Required work - Reproduce word for word the lines of the material starting at the line that contains "What distance from" and ending at the line that contains "3028 centimetres", including both of those lines.
___ Excerpted data
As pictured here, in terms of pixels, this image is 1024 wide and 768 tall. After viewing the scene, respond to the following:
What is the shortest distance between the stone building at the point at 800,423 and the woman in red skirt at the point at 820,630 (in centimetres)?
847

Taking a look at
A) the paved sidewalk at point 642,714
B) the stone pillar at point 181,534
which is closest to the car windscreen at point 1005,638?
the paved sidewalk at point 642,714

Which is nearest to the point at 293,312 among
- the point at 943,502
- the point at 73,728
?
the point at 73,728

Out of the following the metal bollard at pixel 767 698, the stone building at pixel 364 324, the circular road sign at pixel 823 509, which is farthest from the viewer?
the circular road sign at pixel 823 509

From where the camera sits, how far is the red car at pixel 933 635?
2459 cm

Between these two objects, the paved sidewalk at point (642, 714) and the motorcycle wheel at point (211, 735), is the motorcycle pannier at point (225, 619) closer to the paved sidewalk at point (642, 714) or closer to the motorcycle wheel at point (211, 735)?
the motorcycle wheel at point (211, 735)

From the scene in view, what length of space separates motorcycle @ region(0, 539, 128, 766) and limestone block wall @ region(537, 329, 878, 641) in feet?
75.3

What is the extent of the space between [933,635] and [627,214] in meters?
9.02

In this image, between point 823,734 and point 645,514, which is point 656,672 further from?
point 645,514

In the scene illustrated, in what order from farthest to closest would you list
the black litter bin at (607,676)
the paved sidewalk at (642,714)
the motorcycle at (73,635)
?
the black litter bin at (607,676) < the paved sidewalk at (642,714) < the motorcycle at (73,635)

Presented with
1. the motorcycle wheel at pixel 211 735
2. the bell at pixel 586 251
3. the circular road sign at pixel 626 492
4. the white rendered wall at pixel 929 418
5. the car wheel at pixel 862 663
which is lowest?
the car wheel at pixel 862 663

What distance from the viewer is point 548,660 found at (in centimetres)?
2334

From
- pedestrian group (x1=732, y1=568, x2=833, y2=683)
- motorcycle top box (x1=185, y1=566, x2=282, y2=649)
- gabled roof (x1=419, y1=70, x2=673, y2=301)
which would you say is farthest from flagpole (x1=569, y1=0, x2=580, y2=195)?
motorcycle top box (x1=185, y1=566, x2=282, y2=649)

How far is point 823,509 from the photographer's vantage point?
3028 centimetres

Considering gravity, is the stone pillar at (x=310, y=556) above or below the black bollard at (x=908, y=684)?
______
___ Excerpted data
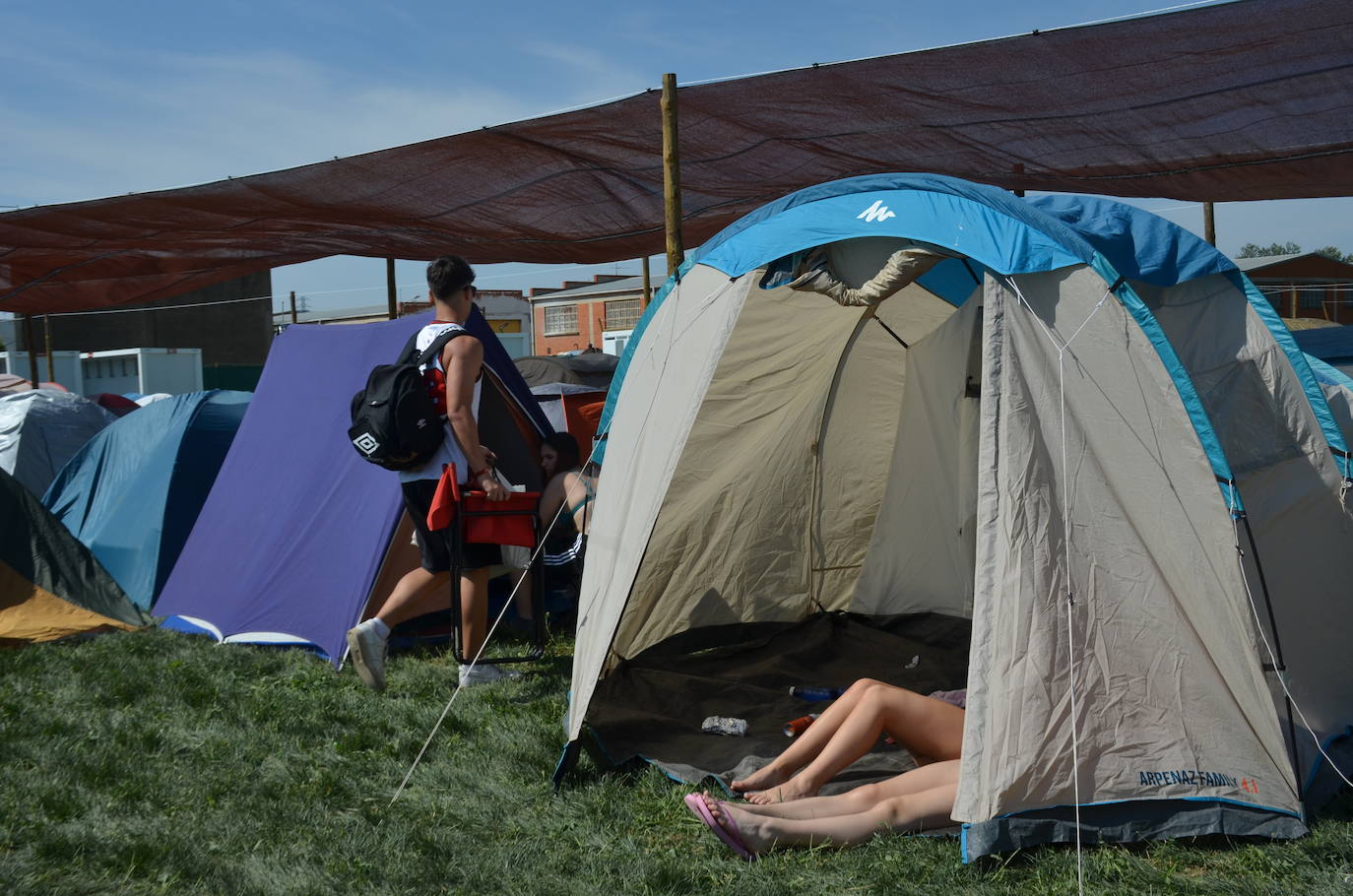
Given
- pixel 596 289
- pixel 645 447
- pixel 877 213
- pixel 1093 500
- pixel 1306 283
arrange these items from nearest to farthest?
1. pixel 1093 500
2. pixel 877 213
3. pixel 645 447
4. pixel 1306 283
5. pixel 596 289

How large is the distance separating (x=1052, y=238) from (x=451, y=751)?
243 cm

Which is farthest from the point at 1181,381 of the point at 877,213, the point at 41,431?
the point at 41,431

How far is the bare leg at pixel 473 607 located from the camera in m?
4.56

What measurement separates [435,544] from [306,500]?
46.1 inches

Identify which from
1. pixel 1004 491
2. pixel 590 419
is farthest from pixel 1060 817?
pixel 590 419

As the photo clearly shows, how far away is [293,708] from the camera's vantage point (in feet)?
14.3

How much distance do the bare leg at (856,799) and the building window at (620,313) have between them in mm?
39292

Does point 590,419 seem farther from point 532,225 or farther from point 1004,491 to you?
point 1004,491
______
Result of this task -
What distance from the viewer is point 548,660 found at (in centimetres)?
2334

From
- pedestrian group (x1=732, y1=568, x2=833, y2=683)
- motorcycle top box (x1=185, y1=566, x2=282, y2=649)
- gabled roof (x1=419, y1=70, x2=673, y2=301)
which would you say is farthest from flagpole (x1=569, y1=0, x2=580, y2=195)?
motorcycle top box (x1=185, y1=566, x2=282, y2=649)

How far is point 823,509 from the photographer's vantage point?
3028 centimetres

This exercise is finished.